Just as she's about to speak again, Boomer tosses her an electronic device. Donna curiously rolls it over in her hands.

"Just hit the button until one of 'em unlocks and starts, I'll meet ya here in fifteen," he barks.


As Donna speeds through lights and dodges cars, Boomer instantly regrets letting her drive. He should have known the tiny woman would find a souped up muscle car and proceed to drive like a bat out of hell. Her small hand reaches for the stereo and music blares through the speakers, Donna starts bouncing along with the beat and sends him a devilish smile.

Raking his hands down his face and yelling over the loud music, "Turn it off!"

Donna shakes her head in response. Quickly losing his patience, the Captain slams a boomerang into the radio causing sparks and smoke to billow.

"Much bettah," he mumbles with satisfaction while Donna faces forward with a pout. Soon they pull up at an abandoned warehouse; Boomer grabs the bag and walks toward the building.

"Hey!" Donna screams behind him, throwing her hands in the air. Boomer halts, flexing his free hand into a fist before turning with a tense jaw.

"Just wait there. I'll be right back," he grits between clenched teeth and wonders if he could just dump her into the river. It doesn't take him long to drop the bag at the designated location and he's walking out to surprisingly find the woman still standing where he left her.

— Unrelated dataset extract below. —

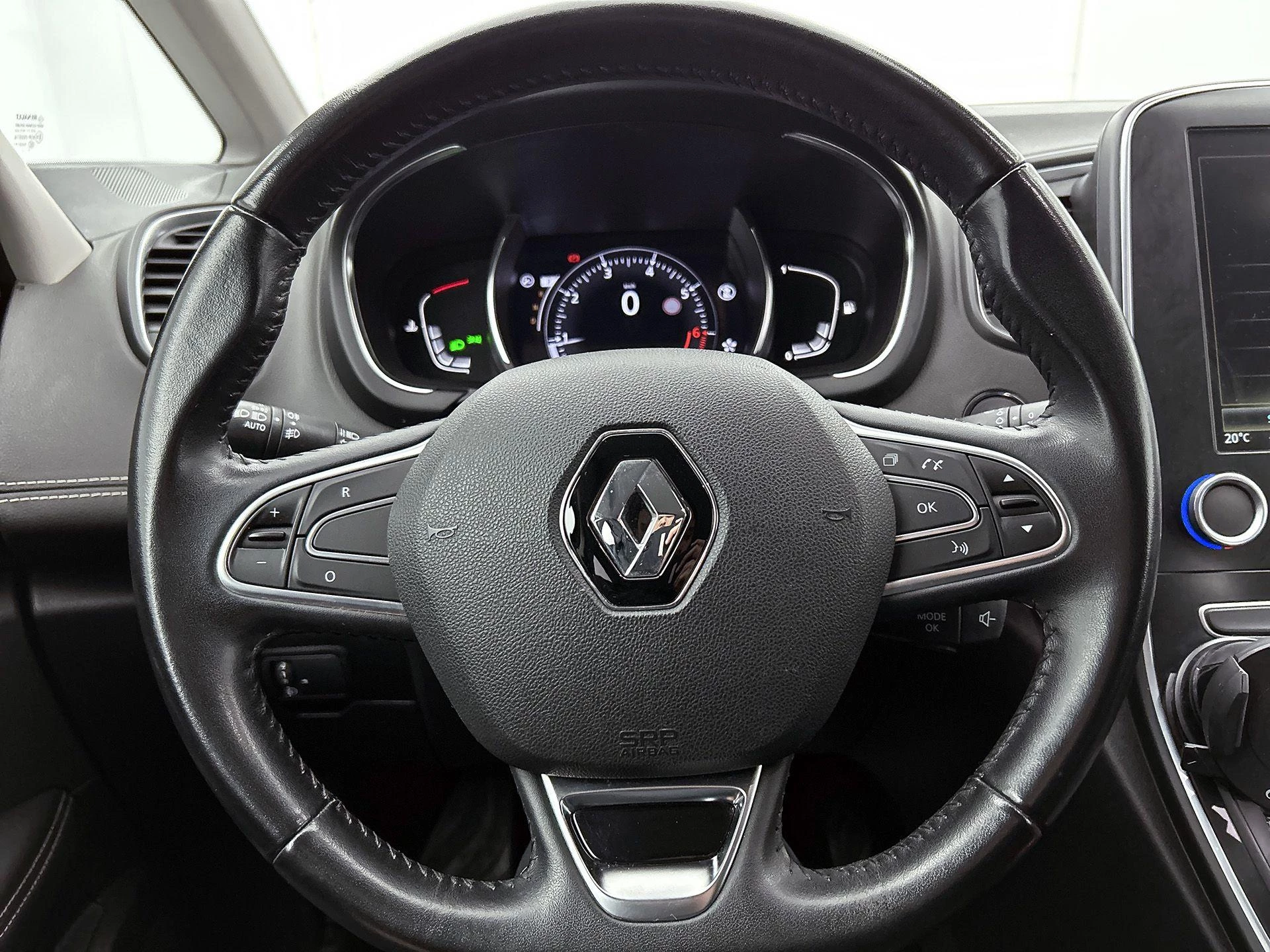 Renault-Scénic-image-28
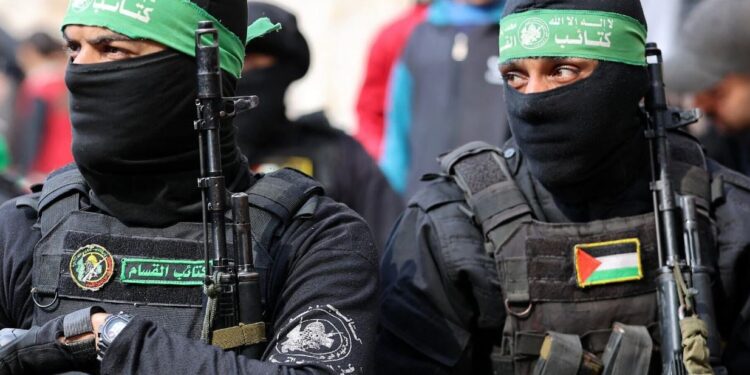 Ζητά την «άμεση» έναρξη συνομιλιών για τη δεύτερη φάση της εκεχειρίας στη Γάζα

As he approaches, she extends her hand demanding, "Where's my cut?"

His brows shoot up in surprise and he can't help the amused chuckle. "Ya think ya gettin' a cut….oh, wow! Ya do have a few kangaroos loose," he declares as he points to his head. Donna's eyes narrow.

Finally regaining his composure, Boomerang looks at the peeved woman, "How about this, Doll. I'll let ya suck me noodle. Compensation for all the trouble yah've caused me."

"Not a chance," she spits and walks toward the car. He starts laughing again but hurries up to catch her, stopping her hand as it reaches for the door.

"Nah, sweetheart. We're gonna have to leave it here." He pulls out a rag, quickly wiping down the handles and steering wheel.

The pair is able to catch the last train heading to their neighborhood. Both remain silent along the ride, Donna purposely sitting across from him and intently staring, Boomerang averting his attention and looking ahead at the stops until it was time for them to hop off.

He briskly walks ahead of the woman into their building and up the flight of stairs to her floor.

"So I seriously don't get a cut?" Donna asks with annoyance. Boomer grunts, and he shakes his head.

"Ya don't give up do ya!"

"Not when I deserve it," she insists. Boomer stalks forward and Donna firmly stands in place with his breath on her face.

"Yah've been nothin' but a pain in me arse since I've met ya. Ya lucky I haven't thrown you off the buildin'," he threatens but Donna doesn't blink an eye.

"How do you know I wasn't trying to hustle those men in the alley? Maybe YOU screwed me out of money."

A threatening smile looms as he leans forward, "Goodbye, Donna!"

Boomer stops at her outburst of giggles, turning to face her once more with narrow eyes. She steps forward with a grin.

"You like me." Boomerang immediately scoffs at her response. Looking up at Boomer with hooded eyes, she hooks her fingers into his jacket and gently strokes the tuft of fur. Boomerang swallows and she yanks on the jacket to pull him closer. Just before their lips meet she moves to his ear, "Told ya!" she whispers as she pushes herself away from the man, running down the hall to her door.

With frustration Boomer emits, "Fuckin' Sheila."